From the ground up
Posted on December 1, 2016
There’s a shovel the Trinity office, the blade of which glimmers faintly of gold paint despite some wear and age. The tool tells the story of a vision, a group of people who rallied ’round it, and of breaking ground. The vision was birthed in prayer, but for it to come to fruition, faith, hard work, and tenacity were needed. The result of those combined efforts is Trinity Christian School and our beautiful facility perched upon this West Virginia hill.
Building is incremental. There are no shortcuts. Just like constructing a school, educational and spiritual growth begin from the ground up. What a privilege it is for each of us to work alongside families, their churches, and our fellow educators to see each child grow into the young man or woman God has created them to be.
Over the summer, a former school board member dropped off this shovel that was used in a groundbreaking ceremony. We’re so thankful for all who were a part of the laying the foundation for Trinity Christian School.
Warrior Nation, our new student section, is building school spirit! They have great theme nights planned for basketball season. Stay tuned!
After working diligently as a group, the solar system is complete in the third-grade classroom.
Sixth-grade students made presentations on Thanksgiving myths in history class.
The seventh-grade students recently created projects as a part of their unit on Native Americans.
Students in second grade also learned about Native American history and made crafts relating to their studies.
After reading “The Mitten”, the kindergarteners acted out the story characters, climbing into the “white mitten” one at a time. Then they graphed data from eating a gingerbread. According to their findings, more people ate the head first, then the legs, and lastly the arms.
Can you guess who this character represents? This student created Baby Jesus as a part of a nativity that the third-grade class is creating.
Seventh grade and kindergarten recently worked together to create care packages for cancer patients at WVU.
Middle school students read aloud to the 3-year old preschool class. They also sang and danced to a silly song.

## Record excerpts
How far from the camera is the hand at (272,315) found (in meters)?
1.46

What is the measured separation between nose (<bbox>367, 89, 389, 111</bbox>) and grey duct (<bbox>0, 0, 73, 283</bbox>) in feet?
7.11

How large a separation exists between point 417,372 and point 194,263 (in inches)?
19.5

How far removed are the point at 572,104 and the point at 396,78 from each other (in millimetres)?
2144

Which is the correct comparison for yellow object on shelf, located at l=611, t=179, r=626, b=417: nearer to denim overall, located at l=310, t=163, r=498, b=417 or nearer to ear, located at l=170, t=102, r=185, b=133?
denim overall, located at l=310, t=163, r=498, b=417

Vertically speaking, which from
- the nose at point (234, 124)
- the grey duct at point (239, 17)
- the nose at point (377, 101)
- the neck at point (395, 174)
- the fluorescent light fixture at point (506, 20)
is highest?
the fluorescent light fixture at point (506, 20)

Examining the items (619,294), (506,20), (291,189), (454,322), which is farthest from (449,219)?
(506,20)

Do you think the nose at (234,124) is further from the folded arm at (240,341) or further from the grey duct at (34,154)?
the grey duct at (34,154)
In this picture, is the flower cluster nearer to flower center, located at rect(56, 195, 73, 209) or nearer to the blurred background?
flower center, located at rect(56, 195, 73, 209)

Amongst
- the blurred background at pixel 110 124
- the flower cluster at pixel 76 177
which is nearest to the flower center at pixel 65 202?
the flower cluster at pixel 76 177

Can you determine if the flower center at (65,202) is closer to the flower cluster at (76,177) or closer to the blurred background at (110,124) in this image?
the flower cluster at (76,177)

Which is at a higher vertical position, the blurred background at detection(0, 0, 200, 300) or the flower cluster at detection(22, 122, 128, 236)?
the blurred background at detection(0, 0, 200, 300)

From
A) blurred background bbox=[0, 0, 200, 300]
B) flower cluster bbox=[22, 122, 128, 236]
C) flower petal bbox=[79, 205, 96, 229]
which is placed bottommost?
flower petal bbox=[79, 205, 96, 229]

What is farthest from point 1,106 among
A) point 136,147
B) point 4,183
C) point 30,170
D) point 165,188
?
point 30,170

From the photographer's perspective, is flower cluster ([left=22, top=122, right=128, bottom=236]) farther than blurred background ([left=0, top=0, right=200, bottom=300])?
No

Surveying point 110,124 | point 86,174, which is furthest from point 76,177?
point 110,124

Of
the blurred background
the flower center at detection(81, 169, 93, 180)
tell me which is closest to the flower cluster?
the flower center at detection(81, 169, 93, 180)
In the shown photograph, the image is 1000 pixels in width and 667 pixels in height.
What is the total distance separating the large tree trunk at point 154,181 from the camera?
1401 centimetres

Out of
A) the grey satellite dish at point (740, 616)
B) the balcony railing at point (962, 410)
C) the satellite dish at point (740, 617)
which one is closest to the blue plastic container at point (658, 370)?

## Exercise tasks
[1] According to the post, which student group is the school's new student section?
[2] Write out the part of the post between "The seventh-grade students" and "a silly song.", inclusive.

## Results
[1] Warrior Nation

[2]
The seventh-grade students recently created projects as a part of their unit on Native Americans.
Students in second grade also learned about Native American history and made crafts relating to their studies.
After reading “The Mitten”, the kindergarteners acted out the story characters, climbing into the “white mitten” one at a time. Then they graphed data from eating a gingerbread. According to their findings, more people ate the head first, then the legs, and lastly the arms.
Can you guess who this character represents? This student created Baby Jesus as a part of a nativity that the third-grade class is creating.
Seventh grade and kindergarten recently worked together to create care packages for cancer patients at WVU.
Middle school students read aloud to the 3-year old preschool class. They also sang and danced to a silly song.